Pull out each line in the records below that contains the word "retaining", and copy those lines without changes.

Stored data:
•••

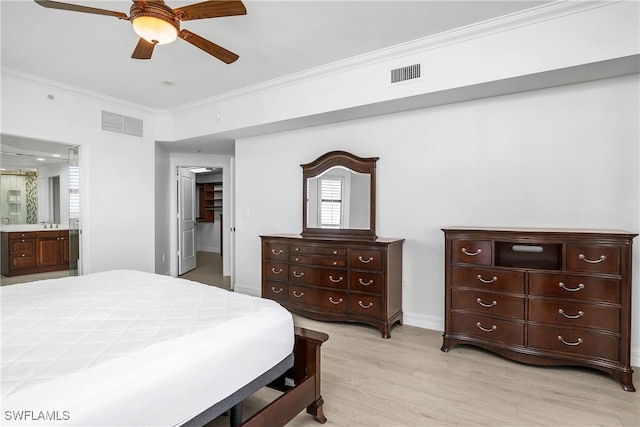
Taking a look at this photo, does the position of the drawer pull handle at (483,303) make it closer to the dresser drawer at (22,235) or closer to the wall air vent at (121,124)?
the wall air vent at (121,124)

•••

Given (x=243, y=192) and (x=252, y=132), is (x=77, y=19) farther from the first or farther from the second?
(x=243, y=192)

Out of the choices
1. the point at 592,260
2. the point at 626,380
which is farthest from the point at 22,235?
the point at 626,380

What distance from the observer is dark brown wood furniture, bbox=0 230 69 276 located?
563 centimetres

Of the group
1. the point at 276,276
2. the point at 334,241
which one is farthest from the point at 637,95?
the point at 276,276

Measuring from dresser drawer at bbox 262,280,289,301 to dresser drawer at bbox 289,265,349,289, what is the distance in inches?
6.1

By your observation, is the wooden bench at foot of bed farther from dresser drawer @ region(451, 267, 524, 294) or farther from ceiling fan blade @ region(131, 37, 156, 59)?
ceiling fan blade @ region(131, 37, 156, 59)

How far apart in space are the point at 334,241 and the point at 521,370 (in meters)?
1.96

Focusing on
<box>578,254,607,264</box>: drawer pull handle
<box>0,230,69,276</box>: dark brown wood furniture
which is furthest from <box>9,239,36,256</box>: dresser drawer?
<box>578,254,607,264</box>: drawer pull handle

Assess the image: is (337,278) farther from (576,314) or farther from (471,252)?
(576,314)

•••

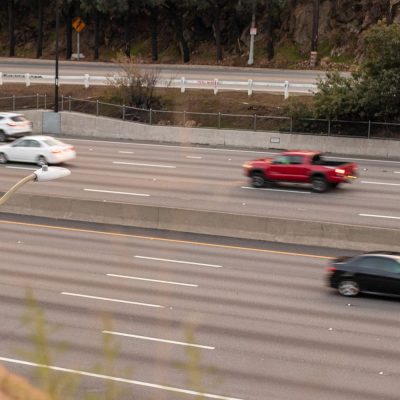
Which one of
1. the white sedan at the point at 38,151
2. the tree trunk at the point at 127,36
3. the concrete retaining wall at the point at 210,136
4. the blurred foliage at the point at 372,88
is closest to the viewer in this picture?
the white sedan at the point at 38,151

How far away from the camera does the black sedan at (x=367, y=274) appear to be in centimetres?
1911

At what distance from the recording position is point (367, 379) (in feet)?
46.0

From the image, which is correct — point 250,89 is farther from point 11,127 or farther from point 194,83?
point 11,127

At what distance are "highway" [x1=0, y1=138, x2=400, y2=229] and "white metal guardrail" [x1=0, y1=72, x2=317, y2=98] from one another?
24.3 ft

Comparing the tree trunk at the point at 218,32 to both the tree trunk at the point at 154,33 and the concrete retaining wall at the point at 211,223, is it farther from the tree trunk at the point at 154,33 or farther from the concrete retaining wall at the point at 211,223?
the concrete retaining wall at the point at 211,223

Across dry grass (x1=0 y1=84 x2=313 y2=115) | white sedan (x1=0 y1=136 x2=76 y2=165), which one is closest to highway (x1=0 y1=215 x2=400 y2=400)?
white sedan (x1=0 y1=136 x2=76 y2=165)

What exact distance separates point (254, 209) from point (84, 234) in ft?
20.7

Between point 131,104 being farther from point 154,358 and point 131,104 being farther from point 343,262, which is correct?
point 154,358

•••

Task solution:
3. the concrete retaining wall at the point at 210,136
Comparing the tree trunk at the point at 218,32 to both the tree trunk at the point at 154,33 and the concrete retaining wall at the point at 211,223, is it farther from the tree trunk at the point at 154,33 or farther from the concrete retaining wall at the point at 211,223?
the concrete retaining wall at the point at 211,223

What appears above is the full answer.